One such theme is the impact of class and politics in the beer movement.  The gentleman piss artists of the Society for the Preservation of Beers from the Wood come together in the City of London, encouraged by the Financial Times’ beer journalism.  The founders of the next generation consumer group, CAMRA, comprised journalists of a 1970s left-wing bent, leading to divisive conflicts over capitalist or campaigning activities.  David Bruce, opening the Goose & Firkin in 1979, is determined to be a millionaire and achieves a profit of £2million on a sale of the chain in 1988, at the price of seeing it commoditised by the buyers.

The book should be appreciated by any reader with an interest in beer, regardless of prior knowledge.  Those beer geeks who might feel that most writing on the subject, when it consists of more than just collections of tasting notes, tends to resurrect the same arguments, restate the same dubious history or descend into technical detail that means little to them, will be satisfied by the rigour of the research and the freshness of the writing.  In particular I found that it corrected, tied together and placed in context disparate pieces of knowledge that I’d picked up from various sources, as well as including a great deal that was completely new to me, such the role of Jeremy Beadle in CAMRA or Oliver Peyton in the 1990s beer scene.

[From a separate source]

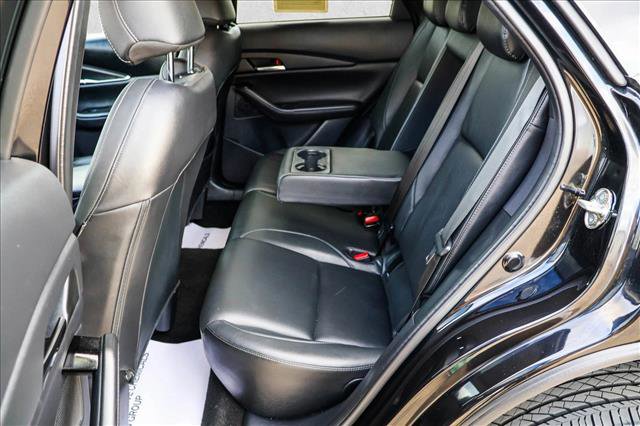 Used 2025 MAZDA CX-30 AWD 2.5 S w/ Preferred Package image 22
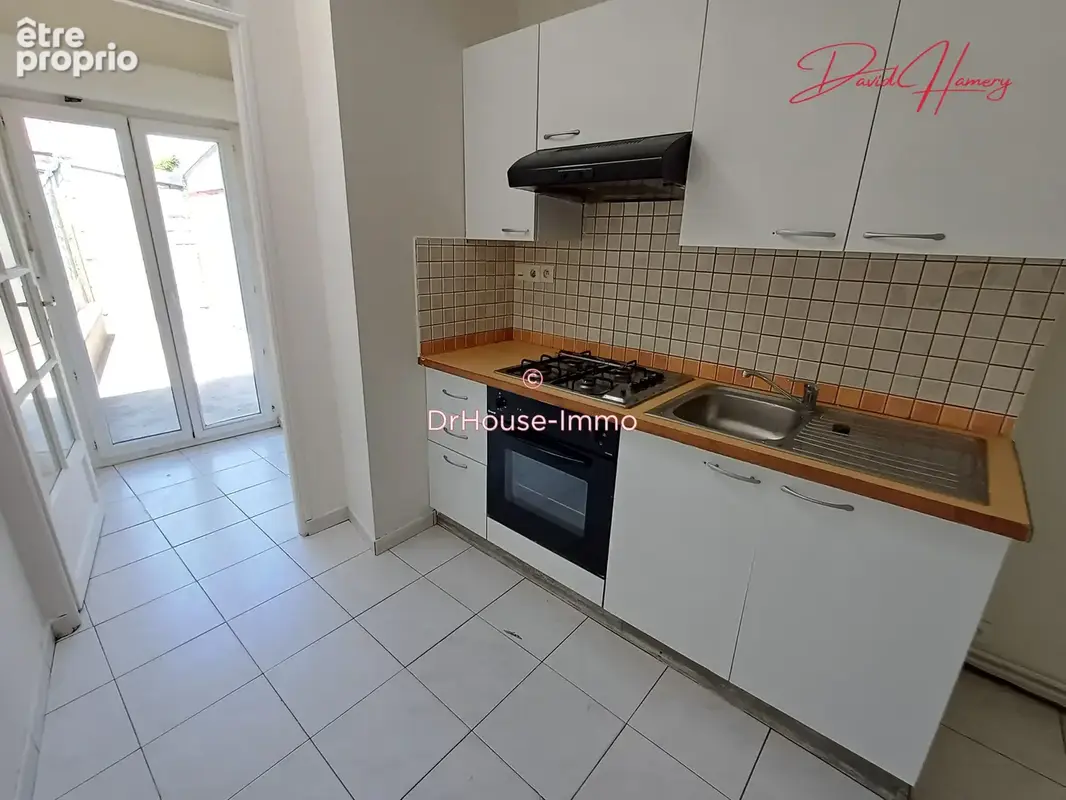 Maison 4 pièces 74 m² à vendre à Bohain-En-Vermandois (02110) - photo 11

The book has a touching epilogue, revisiting the veterans of the SPBW, with the poignant final quote (which I won’t ruin for you) providing the apparent message of a book which otherwise maintains a tone of relative neutrality if not complete objectivity: that over 50 years successive generations have, often in very different ways, discovered what they believed to be “good beer” and valued it enough to do something about it.